El pobre tipo que quiere dar clase
¿Qué pasa cuando alguien siente que su palabra no es escuchada? ¿Si su impresión es que daría lo mismo su presencia que la de un maniquí? No se trata de la invisibilidad buscada por un observador encubierto, sino la indeseada por quien cree que sus propuestas caen en saco roto y advierte que, en vez de fertilizante lluvia de ideas, el pretendido trabajo en grupo lava la tierra.
¿Cómo se hace para establecer límites, para tener una palabra que tiempo atrás estaba concedida y hoy es otorgada a cuentagotas?

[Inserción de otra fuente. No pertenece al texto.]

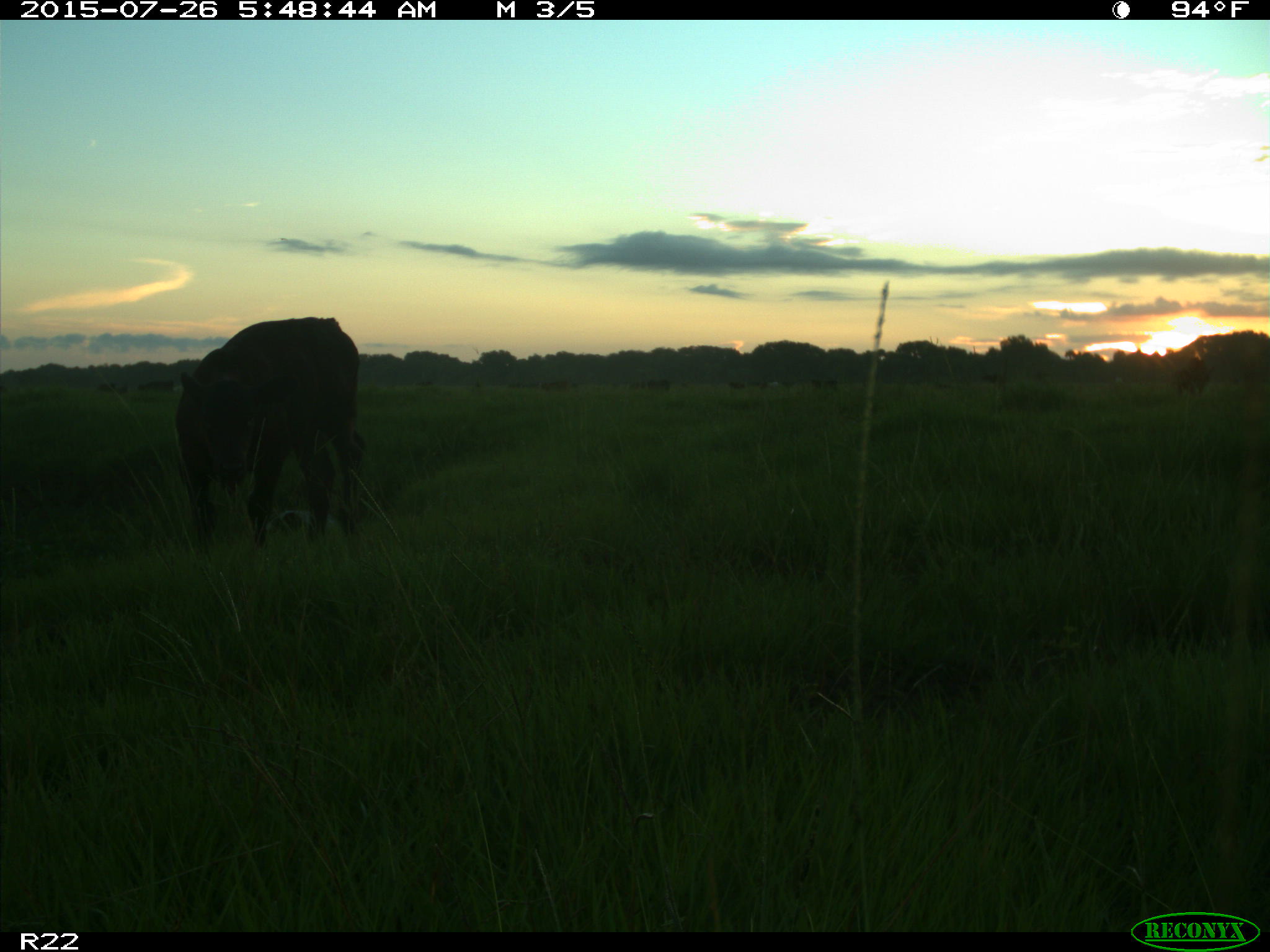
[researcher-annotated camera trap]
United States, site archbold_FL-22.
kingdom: Animalia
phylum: Chordata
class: Mammalia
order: Artiodactyla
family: Bovidae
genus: Bos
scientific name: Bos taurus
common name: domestic cow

¿De qué manera se puede vencer al desánimo si la sospecha es que no gustan las flores que se llevan en el ramo ni cuando se cambia de ramo? ¿En razón de qué preparar platos elaborados si a la primera de cambio los comensales piden panchos, se ponen el delantal y pasan a la cocina?
¿Cómo seguir jugando a las bochas si cada vez que se pide arrimar aparece alguien que tira como quien lanza la jabalina?
Alguien puede asumir que el profesor de las preguntas quiere alumnos a medida. No. Procura que el diálogo en el aula sea fructífero; para hablar caóticamente están la mesa de café y las tertulias futboleras tipo titanes sin el ring.
Dar clase puede ser muy frustrante. Aunque no medie violencia física.